Pemkab Gunungkidul Gelar FGD Bahas Satu Data Kemiskinan

Selasa, 24 September 2019 - 13:45 WIB
Pemkab Gunungkidul Gelar FGD Bahas Satu Data Kemiskinan
Pemkab Gunungkidul bekerja sama dengan Combine Resource Institution menggelar FGD Satu Data Kemiskinan di Hotel Ibis Tamarin, Jakarta, Selasa (24/9/2019). FOTO/IST
A A A
JAKARTA - Data kemiskinan yang tidak akurat menjadi penyebab program pemerintah tidak tepat sasaran dan rawan memicu konflik sosial di masyarakat. Walaupun sudah ada Peraturan Presiden No 39/2019 tentang Satu Data Indonesia, tetapi di lapangan masih terjadi kesimpangsiuran data.

Karena itu, Pemerintah Kabupaten Gunungkidul bekerja sama dengan Combine Resource Institution menyelengarakan Focus Group Discussion (FGD) soal "Satu Data Kemiskinan: Bagaimana Mencapainya dan Untuk Siapa?" di Hotel Ibis Tamarin, Jakarta, Selasa (24/9/2019).

Ketua Dewan Pembina CRI Dodo Julimar dalam sambutannya menyebut bahwa ada problem soal satu data kemiskinan. "Padahal dengan Satu Data Kemiskinan yang lebih dikenali, mudah diakses oleh stakeholder kementerian terkait dan media menjadi penting untuk mencapai keadilan sosial, pengentasan kemiskinan yang lebih akurat," katanya.

Wakil Bupati Gunungkidul Himmawan Wahyudi menginginkan data kemiskinan tidak ada lagi persoalan. Gunungkidul masih disebut daerah miskin karena pernah mengalami tragedi kelaparan hingga ada orang busung lapar pada 1963. Peristiwa ini sangat membekas, akibatnya orang Gunungkidul tidak mau menjual hasil pertaniannya.

"Ini sikap local wisdom. Mereka bertanggung jawab atas nasib keluarganya sendiri. Tapi menjadi masalah karena BPS (Badan Pusat Statistik) menyebut salah satu kriteria miskin dari tidak adanya transaksi perdagangan. Ini kan ada metodologi yang tidak sama dengan lokal wisdom," katanya.

===============

# DAFTAR TUGAS
(1) Tentukan apakah tiap pernyataan berikut sesuai dengan berita tentang FGD Satu Data Kemiskinan di atas. Jawab ya atau tidak, lalu kutip kata-kata dalam berita itu yang menjadi penentunya. (a) FGD itu diadakan di Hotel Ibis Tamarin, Jakarta. (b) Tragedi kelaparan di Gunungkidul terjadi pada tahun 1973. (c) Menurut Himmawan Wahyudi, BPS menjadikan tidak adanya transaksi perdagangan sebagai salah satu kriteria miskin.
(2) Cetak satu bagian dari berita tentang FGD Satu Data Kemiskinan di atas. Mulailah dari kata-kata yang memuat "Wakil Bupati Gunungkidul" dan berhentilah setelah "menjual hasil pertaniannya.".

===============

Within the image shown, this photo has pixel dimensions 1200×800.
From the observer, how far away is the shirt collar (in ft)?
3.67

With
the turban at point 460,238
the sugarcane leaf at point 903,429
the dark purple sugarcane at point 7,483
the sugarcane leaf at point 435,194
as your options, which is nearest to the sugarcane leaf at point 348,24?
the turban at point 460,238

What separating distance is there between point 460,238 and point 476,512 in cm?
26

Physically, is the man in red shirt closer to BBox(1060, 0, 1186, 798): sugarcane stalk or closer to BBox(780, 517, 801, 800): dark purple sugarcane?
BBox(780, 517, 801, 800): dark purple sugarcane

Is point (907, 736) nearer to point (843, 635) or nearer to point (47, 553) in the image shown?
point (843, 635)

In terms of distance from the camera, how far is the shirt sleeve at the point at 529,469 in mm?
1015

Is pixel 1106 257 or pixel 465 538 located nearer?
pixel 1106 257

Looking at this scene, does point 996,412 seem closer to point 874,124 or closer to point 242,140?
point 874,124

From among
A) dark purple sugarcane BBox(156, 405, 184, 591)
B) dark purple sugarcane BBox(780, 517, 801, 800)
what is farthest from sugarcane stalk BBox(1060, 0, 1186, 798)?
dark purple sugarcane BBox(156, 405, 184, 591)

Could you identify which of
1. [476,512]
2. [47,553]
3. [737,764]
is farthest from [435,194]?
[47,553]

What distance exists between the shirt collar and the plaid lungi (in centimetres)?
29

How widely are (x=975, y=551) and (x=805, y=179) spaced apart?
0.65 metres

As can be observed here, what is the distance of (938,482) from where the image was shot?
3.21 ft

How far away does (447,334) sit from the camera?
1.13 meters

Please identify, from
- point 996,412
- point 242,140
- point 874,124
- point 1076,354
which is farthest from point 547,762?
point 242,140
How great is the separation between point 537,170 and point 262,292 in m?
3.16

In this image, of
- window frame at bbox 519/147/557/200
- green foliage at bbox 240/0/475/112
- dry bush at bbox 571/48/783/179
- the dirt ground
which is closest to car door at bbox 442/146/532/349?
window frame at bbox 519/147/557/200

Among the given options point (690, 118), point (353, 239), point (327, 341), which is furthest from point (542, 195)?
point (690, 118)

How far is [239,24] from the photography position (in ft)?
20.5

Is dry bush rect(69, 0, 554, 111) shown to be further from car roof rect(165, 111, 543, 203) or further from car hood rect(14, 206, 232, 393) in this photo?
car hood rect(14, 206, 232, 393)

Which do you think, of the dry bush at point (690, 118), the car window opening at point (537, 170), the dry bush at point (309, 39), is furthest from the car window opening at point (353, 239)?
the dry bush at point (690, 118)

===============

# HASIL LATIHAN
(1)
(a) Ya: "di Hotel Ibis Tamarin, Jakarta, Selasa (24/9/2019)"
(b) Tidak: "hingga ada orang busung lapar pada 1963"
(c) Ya: "BPS (Badan Pusat Statistik) menyebut salah satu kriteria miskin dari tidak adanya transaksi perdagangan"

(2)
Wakil Bupati Gunungkidul Himmawan Wahyudi menginginkan data kemiskinan tidak ada lagi persoalan. Gunungkidul masih disebut daerah miskin karena pernah mengalami tragedi kelaparan hingga ada orang busung lapar pada 1963. Peristiwa ini sangat membekas, akibatnya orang Gunungkidul tidak mau menjual hasil pertaniannya.